## DATA IN THIS EXERCISE
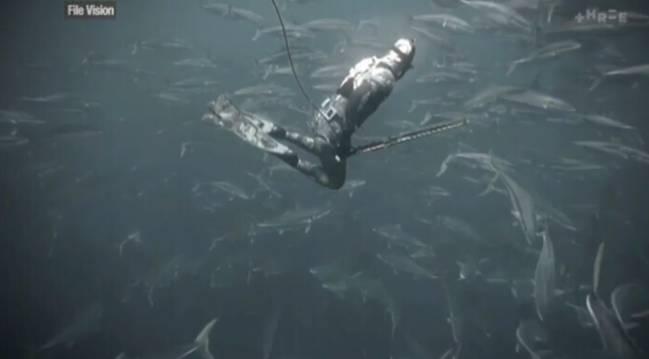 pesca submarina iman tiburones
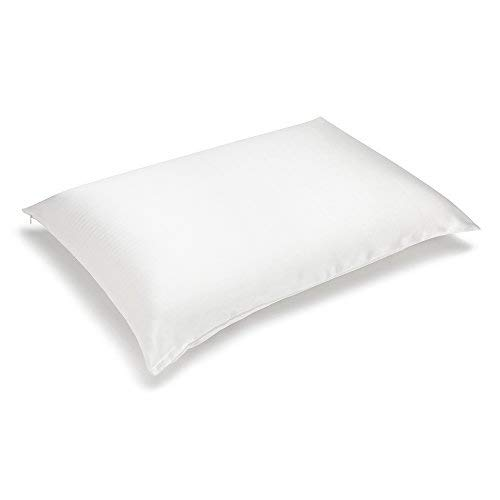 Olesilk 100 Mulbery Silk Pillowcase With Hidden Zipper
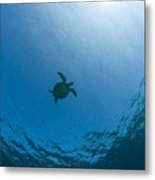 Sea Turtle Silhouette Metal Print
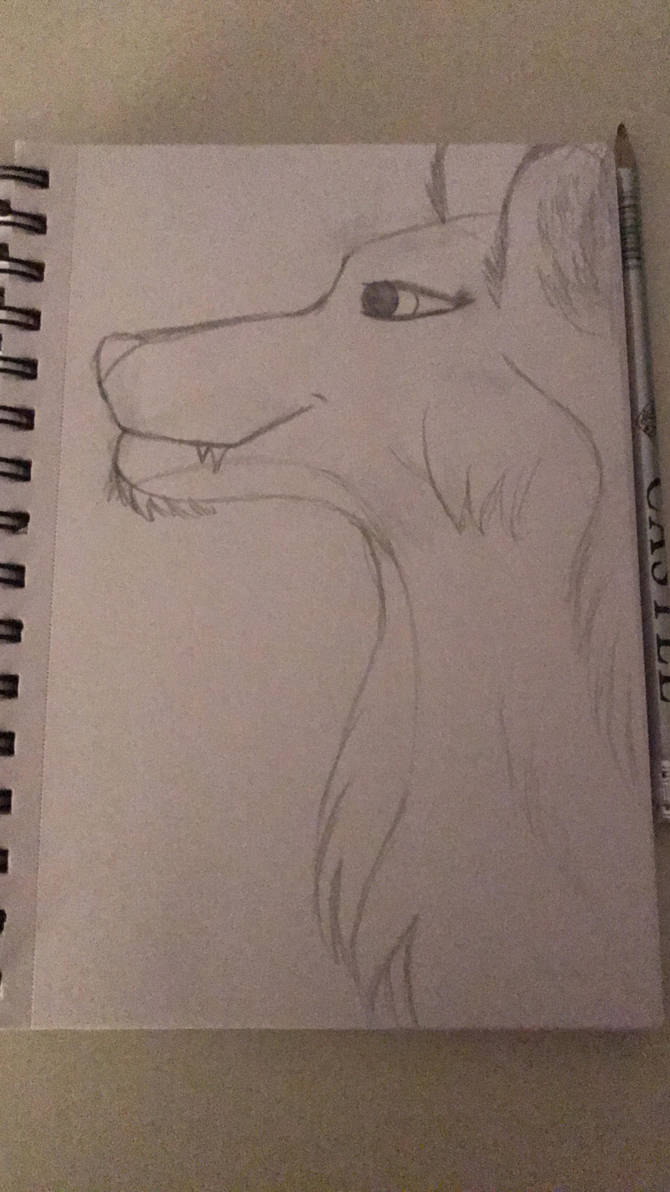 Wolf sketch by Abiisartsy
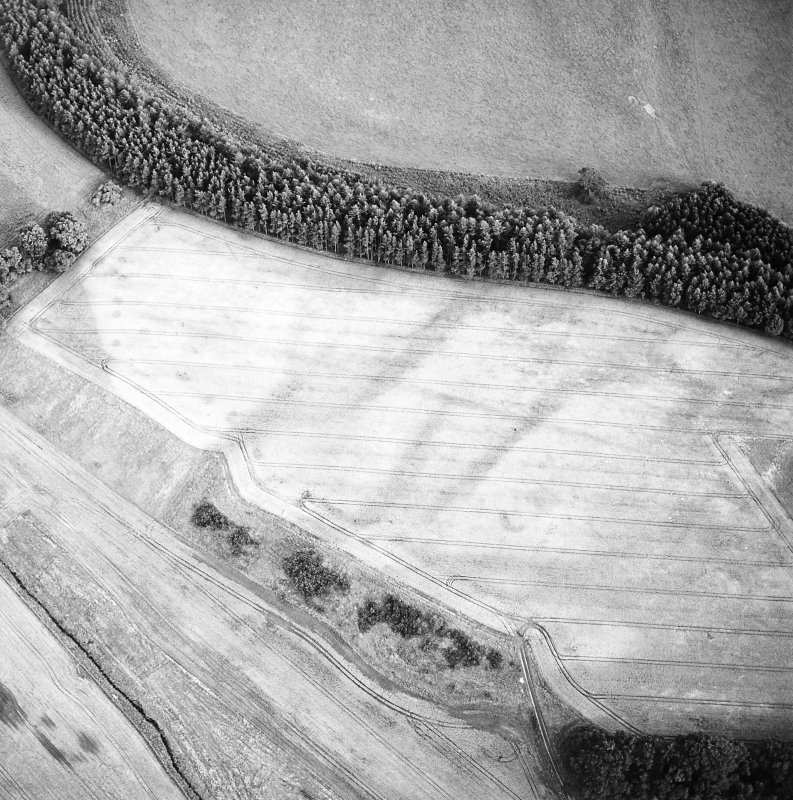 Oblique aerial view of Spittalfield centred on the cropmarks of a round house and souterrain with Roman road adjacent, taken from the NW.
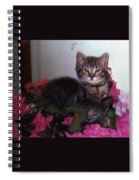 2 Cats In The Flowers Spiral Notebook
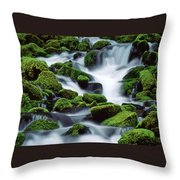 Sol Duc Throw Pillow by Ginny Barklow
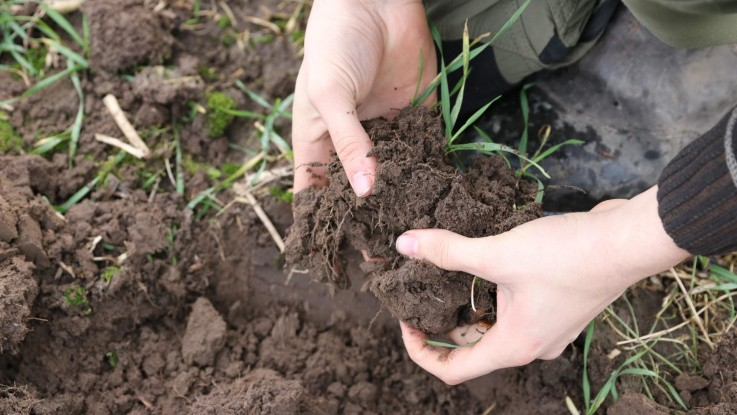 Frugtbar jord reducerer landbrugets CO2-udledning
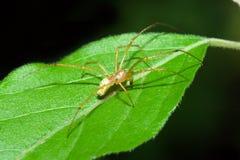 θηλυκή αράχνη ιστών αράχνης Στοκ εικόνες με δικαίωμα ελεύθερης χρήσης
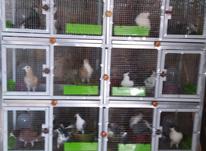 قفس 4 طبقه و 8 خونه در شیپور-عکس کوچک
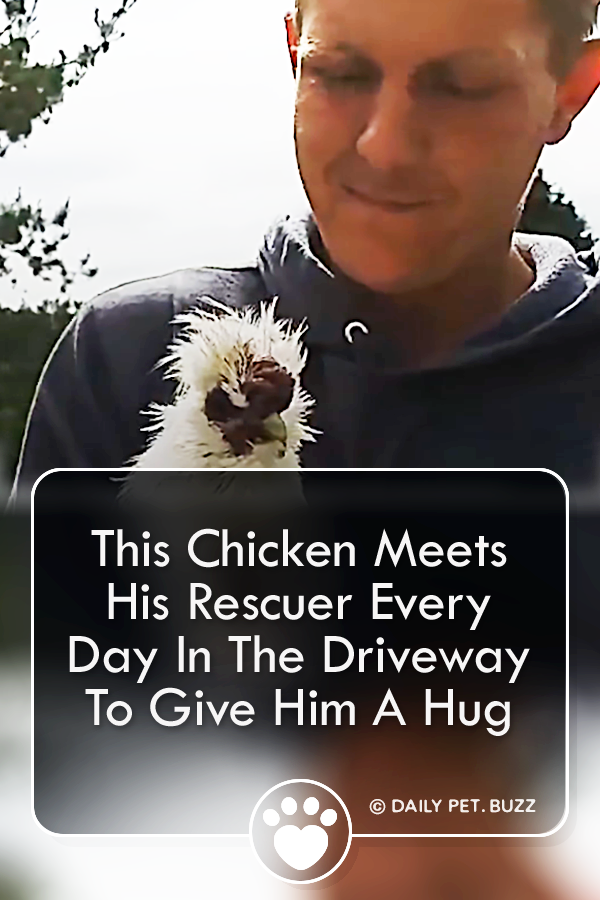 This Chicken Meets His Rescuer Every Day In The Driveway To Give Him A Hug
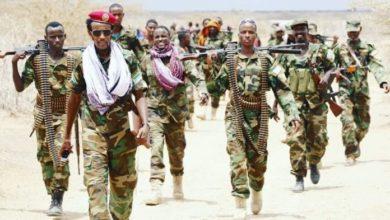 Photo of Nearly 80 Militants Killed In Lower Jubba Region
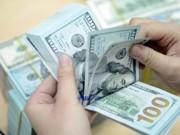 Tài chính - Bất động sản - Tỷ giá và lãi suất cùng hạ nhiệt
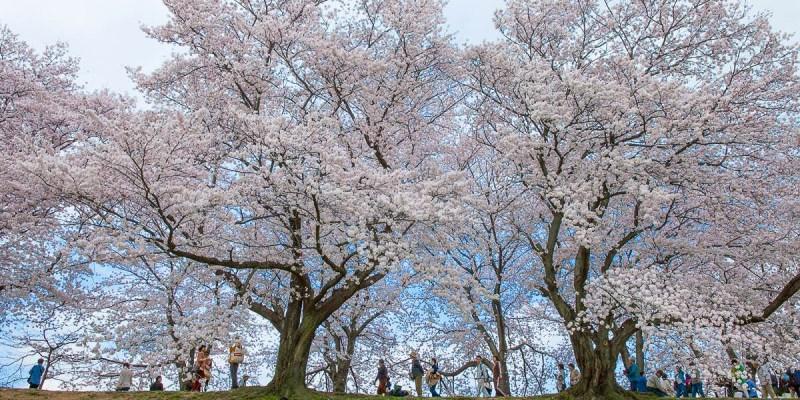 京都講座|吉光旅遊講座心得 傑利帶路帶你四季玩日本京都!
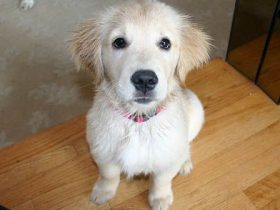 hobby-mascotas-trucos-para-que-tu-perro-siga-tus-ordenes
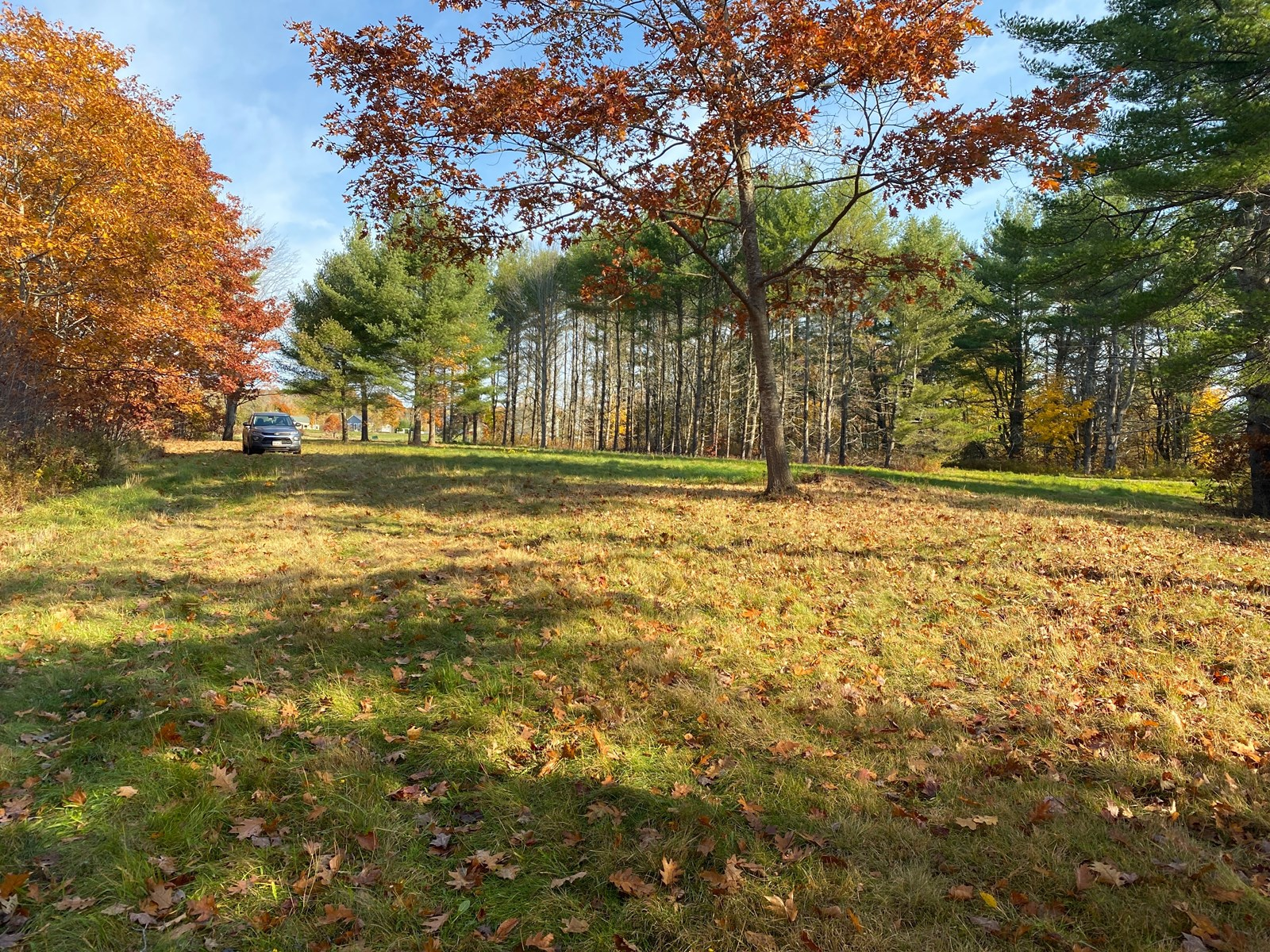 Private Maine Land For Sale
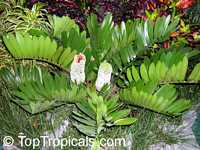 Zamia furfuracea, Cycad, Cardboard Palm  Click to see full-size image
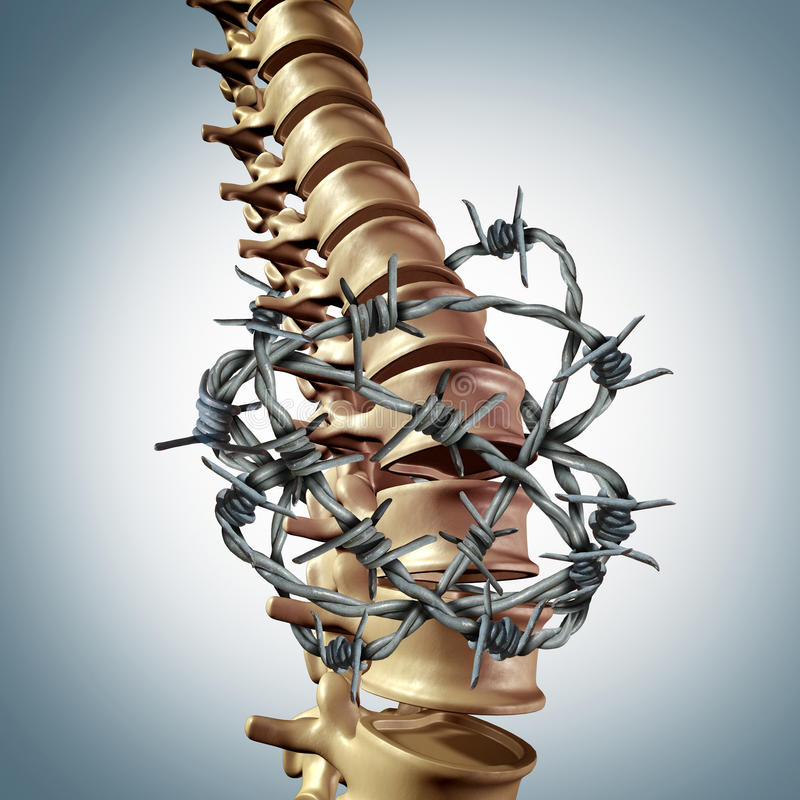 Lower Back Pain. Disease and human spinal backache with a three dimensional spinal body skeleton showing the vertebra and vertebral column wrapped in barbed or stock illustration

## EXERCISE DIRECTIONS
Pictures are to be left out, while the records are copied word for word.

## ANSWER TO THIS EXERCISE
 pesca submarina iman tiburones
 Olesilk 100 Mulbery Silk Pillowcase With Hidden Zipper
 Sea Turtle Silhouette Metal Print
 Wolf sketch by Abiisartsy
 Oblique aerial view of Spittalfield centred on the cropmarks of a round house and souterrain with Roman road adjacent, taken from the NW.
 2 Cats In The Flowers Spiral Notebook
 Sol Duc Throw Pillow by Ginny Barklow
 Frugtbar jord reducerer landbrugets CO2-udledning
 θηλυκή αράχνη ιστών αράχνης Στοκ εικόνες με δικαίωμα ελεύθερης χρήσης
 قفس 4 طبقه و 8 خونه در شیپور-عکس کوچک
 This Chicken Meets His Rescuer Every Day In The Driveway To Give Him A Hug
 Photo of Nearly 80 Militants Killed In Lower Jubba Region
 Tài chính - Bất động sản - Tỷ giá và lãi suất cùng hạ nhiệt
 京都講座|吉光旅遊講座心得 傑利帶路帶你四季玩日本京都!
 hobby-mascotas-trucos-para-que-tu-perro-siga-tus-ordenes
 Private Maine Land For Sale
 Zamia furfuracea, Cycad, Cardboard Palm  Click to see full-size image
 Lower Back Pain. Disease and human spinal backache with a three dimensional spinal body skeleton showing the vertebra and vertebral column wrapped in barbed or stock illustration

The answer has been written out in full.